One gets the impression Anno was using this political stance as a sneaky way to also express Japan’s dissatisfaction with the US treatment of Godzilla, taking any opportunity to criticise them. To that end, Japanese-American Kayoco acts as a symbolic middle ground – born of renowned stock in the States with ideas of becoming US President but ultimately recognises her Japanese roots from her late grandmother.
Admittedly there is a LOT of talking and scenes of meetings which again is part of Anno’s trenchant commentary, bemoaning the political reaction of holding meetings in the wake of a crisis, usually about how to save face in the public eye than address the issue at hand. Similarly the conceit of the ministers is exposed, making unfounded assumptions and ignoring the experts.
In one great scene, a minister holds a press conference to reassure the public Gojira can’t walk on land due to this body mass ratio; An aid jumps on stage and whispers in the minister’s ear. “It’s done what?” The minister explains as we cut to Gojira now rampaging through the city!
Don’t be put off by the heavy political discussion and morality play, it actually adds plenty of weight to the drama, for the first time considering the human cost of tackling Gojira. Anno may have laced his script with cynicism and openly provocative rhetoric but the sentiment is valid and long overdue for discussion in such a scenario.
This really is Godzilla for the new millennium and Anno’s idea to chart its evolution on screen along with startling upgrades is a boon in making Godzilla even more dangerous than before. For starters, his appearance has changed, with more spines on his back, more razor sharp teeth and tinier eyes. His tail is much longer than his entire body (which looks odd) while his arms are smaller.

RECORDED DATA:

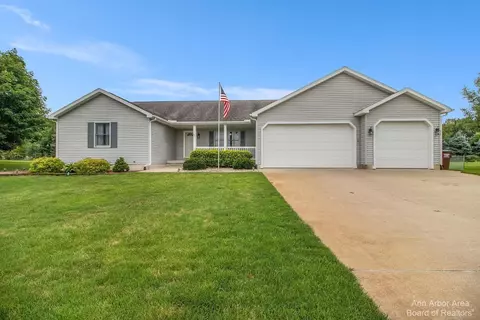 5368 Goedert Dr, Tecumseh, MI 49286 photo 1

TASKS TO PERFORM:
(A) Answer these questions from the Godzilla review:
(i) From whom does Kayoco come to recognize her Japanese roots?
(ii) At the press conference, what reason does the minister give for why Gojira can't walk on land?
(iii) Which part of Godzilla's body is much longer than his entire body?
(B) Write the next part of the Godzilla review, starting after its final sentence.

ANSWERS GIVEN:
(A)
(i) Her late grandmother.
(ii) His body mass ratio.
(iii) His tail.

(B)
Gojira has no tongue but can dislocate his jaw to increase his firepower, as well as simultaneously shoot from his tail! He also glows purple when in radiation mode otherwise his scaly skin is flecked with red. This is also the tallest Gojira yet and the first one rendered in CGI, based on a motion capture performance.
Prior to this blasphemous idea, much of the film’s budget was spent on an animatronic Gojira which the producers didn’t like it. However Gojira’s first form is done in the old man in a suit manner so all is not lost, while the motion caption work is an improvement on pure CGI. A veteran of Godzilla films and the recent Attack On Titan live action films, Shinji Higuchi’s SFX contributions are superb, and the action scenes are pure bombastic mayhem.
So, scrub the two US outings from your memory and replace them with Shin Godzilla, an intelligent reboot that is progressive and respectful to its origins. Godzilla is back!